Under the research program, the Norwegian government granted Kværner Eureka funds for maximizing, testing, verifying and documenting the subsea wet gas compressor and multiphase pump module. It is believed to be one of only two twin-screw, volumetric pumps under development for subsea applications. The company said that compared to helico-axial pump systems also being developed for subsea use, the Kværner twin-screw pump has a rugged, uncomplicated design.
The multiphase pump project is among several being undertaken by Kværner under Demo 2000, said Ove F. Jahnsen, Kværner senior technical adviser. The others involve miniaturizing or maximizing larger production components used by the offshore petroleum industry, he said.
The Demo 2000 multiphase pump module will weigh about 45 tons. And though its design life is 20 years - with estimated maintenance intervals from 2 to 5 years - it will have a "plug-and-play" capability that would allow a floating vessel to switch out entire pump modules with a minimum of downtime and cost, Jahnsen said.
The subsea multiphase design data are based on specifications dictated by Norsk Hydro's Sogn development area in the North Sea (though the pump is designed for much deeper water). This area includes the Fram and Gjøa fields and their satellites, among others. Gas production from this general area contains high concentrations of propane and butane. The multiphase pump's ability to act as a pump and compressor would allow stripping out of these gas products for transport to shore, which given enough volume from Sogn area reservoirs, could give Norway a petro-chemicals manufacturing capability.
The subsea multiphase pump is based on a twin-screw, positive displacement pump, which can transport liquids and gases.
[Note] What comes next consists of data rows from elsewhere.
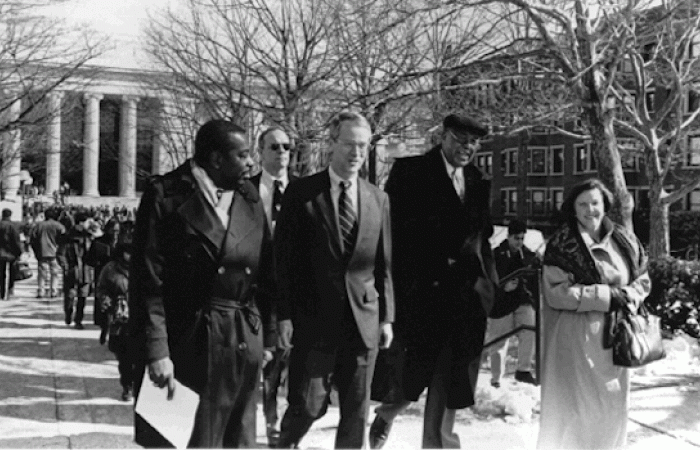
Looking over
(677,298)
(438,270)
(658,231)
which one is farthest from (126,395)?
(658,231)

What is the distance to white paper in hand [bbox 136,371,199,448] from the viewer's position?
3.63 meters

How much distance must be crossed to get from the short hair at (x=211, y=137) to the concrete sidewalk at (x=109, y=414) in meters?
2.68

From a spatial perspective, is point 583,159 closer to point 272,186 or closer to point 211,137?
point 272,186

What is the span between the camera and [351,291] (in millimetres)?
4457

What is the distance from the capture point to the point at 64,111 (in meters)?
18.2

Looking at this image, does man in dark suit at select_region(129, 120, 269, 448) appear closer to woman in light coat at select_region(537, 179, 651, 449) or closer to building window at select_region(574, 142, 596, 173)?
woman in light coat at select_region(537, 179, 651, 449)

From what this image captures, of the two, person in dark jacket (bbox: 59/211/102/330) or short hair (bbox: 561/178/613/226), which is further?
person in dark jacket (bbox: 59/211/102/330)

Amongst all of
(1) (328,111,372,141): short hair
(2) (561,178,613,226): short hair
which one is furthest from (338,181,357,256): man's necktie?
(2) (561,178,613,226): short hair

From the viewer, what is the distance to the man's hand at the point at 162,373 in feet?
11.9

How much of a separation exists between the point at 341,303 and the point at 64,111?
1517cm

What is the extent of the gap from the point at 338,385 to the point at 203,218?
1.27 m

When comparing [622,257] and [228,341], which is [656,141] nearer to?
[622,257]

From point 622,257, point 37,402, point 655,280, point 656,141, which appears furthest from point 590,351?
point 656,141

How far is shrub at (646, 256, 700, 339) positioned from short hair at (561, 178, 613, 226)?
539 centimetres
The pressure boost is independent of gas void fraction, said Jahnsen, so the pump would be ideal as a wet gas compressor capable of handling gas slugs. In addition to the 6,500-ft (1,983-m) water depth capability, the pump must be able to operate with 2,900-psi differential pressure across the housing, which translates to 5,800-psi internal pressure at the full design water depth.
In this project, Kværner Eureka is working with Germany's Bornemann Pumps, which will supply the twin-screw pump, an off-the-shelf product modified to work inside the compact, subsea module (Figure 3).
In Norway, a prototype subsea multiphase pump is being tested at the Kværner Eureka production facility near Oslo, said Jahnsen. The test medium for initial pump testing is water.
Officials with Kværner Oilfield Products said the completed pump module would be offered for use in similar field setups in the Gulf of Mexico and off West Africa.